Bombay : An increasing number of corporate borrowers are lining up for bank loans as a direct result of the sharp rise in debt market yields, which has made such borrowing relatively cheaper.
With the cost of borrowing rising in recent months, businesses are gradually returning to banks, bankers said. This is especially true for lower rated borrowers who have to pay more to borrow in the markets than their higher rated counterparts.
According to a report by the Bank of Baroda, one-year market borrowings for companies rated between AAA and A+ continue to be cheaper than the rates offered by banks. However, for A-rated companies, borrowing from banks became cheaper than the market from December, while for those rated A-, banks were generally more profitable than the market.
“For 1-year paper, companies rated A- can have recourse to bank financing, given the interest rate differential for loans. For a 10-year paper, AA, AA-, A+, A and A- companies can consider borrowing from banks. The bond market is hospitable to AAA and AA+ rated corporate paper,” said the report prepared by the bank’s economic research department on February 3. The report highlights that in a scenario of rising government securities yields (G-Sec), at the same time, the marginal cost of the funds-based lending rate (MCLR) – the corporate lending benchmark for banks – is mainly determined by the political action of the Reserve Bank of India and revolves more around the repo rate.
The yield on the benchmark G-Sec 10-year hardened by 36 basis points in the month to Feb. 4, after rising sharply on Feb. 1 following the higher-than-expected borrowing plan. government for fiscal year 23.
Meanwhile, banks’ business loan portfolios are beginning to swell after a lull, although some are seeing low utilization of working capital limits. Bank lending to businesses rose 7.6% year-on-year in December to ₹29.85 trillion in December.
Large corporate loans rose 1.3% during the month, while medium-sized companies jumped 86.5% during the month, according to RBI data.
Bankers said they see other lenders taking over or refinancing loans as interest rates remain fairly competitive. However, some banks are unwilling to sacrifice their margins to attract more borrowers.
At the same time, the strong push for government infrastructure investment spending in the FY23 Union budget is expected to kick-start the private investment spending cycle, improving the outlook for lending growth, the bankers said. “Corporate (lending book) has grown well. We sanctioned very well, but due to the pressure of interest rates, part of the outstanding amount was moved from one bank to another.

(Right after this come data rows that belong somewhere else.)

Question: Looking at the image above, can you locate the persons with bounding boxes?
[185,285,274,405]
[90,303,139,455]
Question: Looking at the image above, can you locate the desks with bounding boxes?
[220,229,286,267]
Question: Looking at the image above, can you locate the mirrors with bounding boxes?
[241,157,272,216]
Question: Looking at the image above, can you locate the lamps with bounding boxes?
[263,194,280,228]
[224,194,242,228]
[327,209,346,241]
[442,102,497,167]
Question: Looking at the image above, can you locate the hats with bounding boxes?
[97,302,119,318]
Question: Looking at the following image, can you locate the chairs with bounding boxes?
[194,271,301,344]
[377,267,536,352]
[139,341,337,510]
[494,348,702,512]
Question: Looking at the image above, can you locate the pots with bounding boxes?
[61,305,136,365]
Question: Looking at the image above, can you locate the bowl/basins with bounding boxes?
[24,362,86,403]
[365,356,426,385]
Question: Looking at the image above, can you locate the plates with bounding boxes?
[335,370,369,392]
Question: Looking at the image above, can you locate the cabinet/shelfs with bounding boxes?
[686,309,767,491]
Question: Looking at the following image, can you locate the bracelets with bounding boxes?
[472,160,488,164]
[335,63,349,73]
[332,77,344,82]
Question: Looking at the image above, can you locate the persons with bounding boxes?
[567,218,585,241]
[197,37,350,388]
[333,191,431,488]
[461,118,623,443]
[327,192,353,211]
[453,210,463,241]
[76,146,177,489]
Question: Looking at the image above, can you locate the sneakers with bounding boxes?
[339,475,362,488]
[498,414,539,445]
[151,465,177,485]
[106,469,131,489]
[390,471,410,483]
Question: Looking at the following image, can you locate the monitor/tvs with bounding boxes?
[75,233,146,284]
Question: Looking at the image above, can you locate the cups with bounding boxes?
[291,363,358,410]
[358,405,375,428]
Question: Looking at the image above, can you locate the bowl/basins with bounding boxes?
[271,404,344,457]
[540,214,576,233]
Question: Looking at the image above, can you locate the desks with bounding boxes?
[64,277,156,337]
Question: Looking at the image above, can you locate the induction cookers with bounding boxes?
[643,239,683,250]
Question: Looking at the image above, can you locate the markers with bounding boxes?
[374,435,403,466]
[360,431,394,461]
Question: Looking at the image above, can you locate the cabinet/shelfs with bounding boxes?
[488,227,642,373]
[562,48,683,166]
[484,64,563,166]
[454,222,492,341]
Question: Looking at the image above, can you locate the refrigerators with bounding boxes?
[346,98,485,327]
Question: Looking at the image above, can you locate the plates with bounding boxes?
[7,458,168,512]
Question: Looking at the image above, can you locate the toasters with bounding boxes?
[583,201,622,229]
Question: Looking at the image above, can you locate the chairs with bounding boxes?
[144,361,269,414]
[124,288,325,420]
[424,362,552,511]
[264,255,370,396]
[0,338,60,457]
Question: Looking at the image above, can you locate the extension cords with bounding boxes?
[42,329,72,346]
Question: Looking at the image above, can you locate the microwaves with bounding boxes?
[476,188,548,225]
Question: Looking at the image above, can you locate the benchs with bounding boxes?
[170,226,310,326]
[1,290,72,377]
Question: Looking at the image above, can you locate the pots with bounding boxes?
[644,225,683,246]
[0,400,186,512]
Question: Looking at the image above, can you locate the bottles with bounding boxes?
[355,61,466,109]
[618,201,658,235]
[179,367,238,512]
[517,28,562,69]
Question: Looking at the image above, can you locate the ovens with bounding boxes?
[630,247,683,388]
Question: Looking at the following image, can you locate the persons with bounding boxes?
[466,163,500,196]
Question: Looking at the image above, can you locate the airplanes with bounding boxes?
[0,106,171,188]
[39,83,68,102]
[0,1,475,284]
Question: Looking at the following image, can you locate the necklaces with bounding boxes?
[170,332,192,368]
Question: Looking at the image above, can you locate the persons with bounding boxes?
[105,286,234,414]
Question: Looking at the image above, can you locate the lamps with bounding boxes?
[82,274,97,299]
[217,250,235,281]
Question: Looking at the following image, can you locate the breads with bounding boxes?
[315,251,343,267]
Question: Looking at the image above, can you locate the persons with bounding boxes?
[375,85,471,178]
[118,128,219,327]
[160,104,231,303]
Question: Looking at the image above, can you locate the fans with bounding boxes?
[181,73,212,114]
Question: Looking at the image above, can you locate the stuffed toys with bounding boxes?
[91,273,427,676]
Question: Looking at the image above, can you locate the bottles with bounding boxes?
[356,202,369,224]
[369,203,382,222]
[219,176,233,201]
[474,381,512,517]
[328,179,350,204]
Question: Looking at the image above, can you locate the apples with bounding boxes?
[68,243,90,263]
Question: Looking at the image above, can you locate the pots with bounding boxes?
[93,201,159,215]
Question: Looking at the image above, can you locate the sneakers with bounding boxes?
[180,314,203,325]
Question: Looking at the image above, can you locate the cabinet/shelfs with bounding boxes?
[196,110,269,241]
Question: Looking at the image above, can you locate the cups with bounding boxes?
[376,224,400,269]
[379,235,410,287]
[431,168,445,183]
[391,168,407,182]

In addition, there was a recovery in December insofar as ₹6,000-7,000 crore expected, including at Air India, which reduced the outstanding amount little,” SS Mallikarjuna Rao, chief executive of the Punjab National Bank, told analysts on January 28.
According to Swarup Dasgupta, Executive Director of Bank of India, the public lender has a sanctioned loan pipeline of around ₹15,000 crore, most of which has yet to be used.
“The situation would improve in the coming quarters. There are few borrowers who take out bank loans, but nowadays everyone is very sensitive to interest rates. So there is a lack of real asset creation, and whatever happens (loan growth) changes hands between banks and is dictated by the interest rate scenario,” Dasgupta said.